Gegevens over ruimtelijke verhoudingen
___
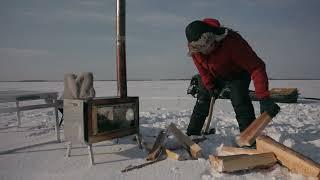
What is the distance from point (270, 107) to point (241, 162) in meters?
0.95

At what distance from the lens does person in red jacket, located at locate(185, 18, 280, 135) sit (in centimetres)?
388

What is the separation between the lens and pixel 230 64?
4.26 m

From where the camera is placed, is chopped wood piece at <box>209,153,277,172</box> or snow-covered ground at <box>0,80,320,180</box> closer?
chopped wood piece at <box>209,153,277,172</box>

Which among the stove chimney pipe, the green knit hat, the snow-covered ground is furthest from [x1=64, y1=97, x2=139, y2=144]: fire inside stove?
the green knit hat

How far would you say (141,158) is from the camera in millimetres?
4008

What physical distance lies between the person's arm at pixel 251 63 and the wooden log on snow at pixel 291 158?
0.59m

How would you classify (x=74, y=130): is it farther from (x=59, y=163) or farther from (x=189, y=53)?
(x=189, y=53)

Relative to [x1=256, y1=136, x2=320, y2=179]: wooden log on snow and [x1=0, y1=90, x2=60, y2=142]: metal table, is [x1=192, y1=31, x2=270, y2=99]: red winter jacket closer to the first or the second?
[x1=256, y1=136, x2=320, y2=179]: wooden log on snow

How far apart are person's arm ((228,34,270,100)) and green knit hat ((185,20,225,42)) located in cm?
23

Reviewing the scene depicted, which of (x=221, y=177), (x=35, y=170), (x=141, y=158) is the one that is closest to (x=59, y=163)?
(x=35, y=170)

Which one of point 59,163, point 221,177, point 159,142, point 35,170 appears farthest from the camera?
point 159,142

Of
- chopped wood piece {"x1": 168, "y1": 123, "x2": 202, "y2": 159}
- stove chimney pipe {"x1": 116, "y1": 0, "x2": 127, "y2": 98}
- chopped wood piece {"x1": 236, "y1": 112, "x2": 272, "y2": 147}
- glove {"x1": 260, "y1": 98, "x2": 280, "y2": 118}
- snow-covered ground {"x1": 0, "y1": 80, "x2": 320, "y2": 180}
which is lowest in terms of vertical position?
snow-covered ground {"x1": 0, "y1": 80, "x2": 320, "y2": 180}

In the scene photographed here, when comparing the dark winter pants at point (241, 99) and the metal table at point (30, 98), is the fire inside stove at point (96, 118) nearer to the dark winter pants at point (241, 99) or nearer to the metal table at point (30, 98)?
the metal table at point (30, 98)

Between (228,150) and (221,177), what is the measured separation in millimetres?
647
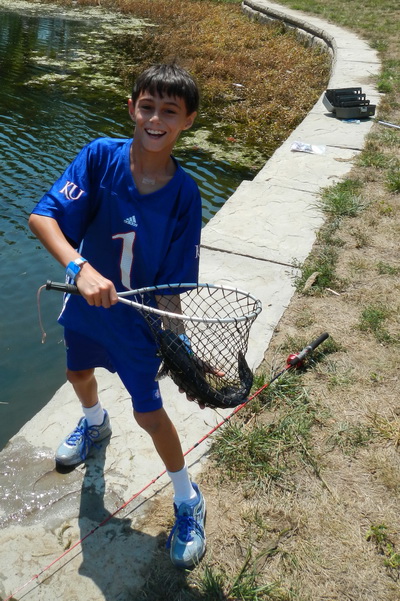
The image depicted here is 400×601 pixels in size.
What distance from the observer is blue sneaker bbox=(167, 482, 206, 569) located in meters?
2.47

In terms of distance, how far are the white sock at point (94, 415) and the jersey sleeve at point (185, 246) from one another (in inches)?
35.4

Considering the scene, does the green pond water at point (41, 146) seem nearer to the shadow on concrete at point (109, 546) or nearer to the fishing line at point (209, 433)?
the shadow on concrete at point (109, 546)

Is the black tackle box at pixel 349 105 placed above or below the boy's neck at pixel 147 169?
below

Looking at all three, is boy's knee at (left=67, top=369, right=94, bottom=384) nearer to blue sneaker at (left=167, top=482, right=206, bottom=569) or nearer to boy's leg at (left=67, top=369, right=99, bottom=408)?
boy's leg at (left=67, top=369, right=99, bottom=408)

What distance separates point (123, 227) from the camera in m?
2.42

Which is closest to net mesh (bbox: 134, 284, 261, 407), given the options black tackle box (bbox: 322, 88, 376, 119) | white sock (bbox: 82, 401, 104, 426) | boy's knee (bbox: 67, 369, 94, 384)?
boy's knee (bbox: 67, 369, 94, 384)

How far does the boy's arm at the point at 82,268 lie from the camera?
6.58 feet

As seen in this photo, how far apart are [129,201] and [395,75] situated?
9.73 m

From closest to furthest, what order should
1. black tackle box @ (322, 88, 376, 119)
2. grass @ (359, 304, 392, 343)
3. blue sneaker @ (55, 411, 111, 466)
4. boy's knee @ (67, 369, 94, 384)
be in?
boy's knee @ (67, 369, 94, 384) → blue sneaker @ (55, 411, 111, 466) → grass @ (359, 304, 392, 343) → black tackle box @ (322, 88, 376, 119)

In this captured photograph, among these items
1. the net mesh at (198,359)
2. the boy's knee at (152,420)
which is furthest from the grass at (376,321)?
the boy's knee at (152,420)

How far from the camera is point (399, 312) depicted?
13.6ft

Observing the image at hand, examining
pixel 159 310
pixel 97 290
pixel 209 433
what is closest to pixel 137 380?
___
DETAILS OPDRACHT - Geef de regels vanaf de regel met "How far does" tot en met de regel met "boy's knee @ (67, 369, 94, 384) →" weer als een JSON-lijst van strings, met één string per regel en zonder lege regels.

RESULTAAT OPDRACHT -
[
  "How far does the boy's arm at the point at 82,268 lie from the camera?",
  "6.58 feet",
  "As seen in this photo, how far apart are [129,201] and [395,75] situated?",
  "9.73 m",
  "From closest to furthest, what order should",
  "1. black tackle box @ (322, 88, 376, 119)",
  "2. grass @ (359, 304, 392, 343)",
  "3. blue sneaker @ (55, 411, 111, 466)",
  "4. boy's knee @ (67, 369, 94, 384)",
  "be in?",
  "boy's knee @ (67, 369, 94, 384) → blue sneaker @ (55, 411, 111, 466) → grass @ (359, 304, 392, 343) → black tackle box @ (322, 88, 376, 119)"
]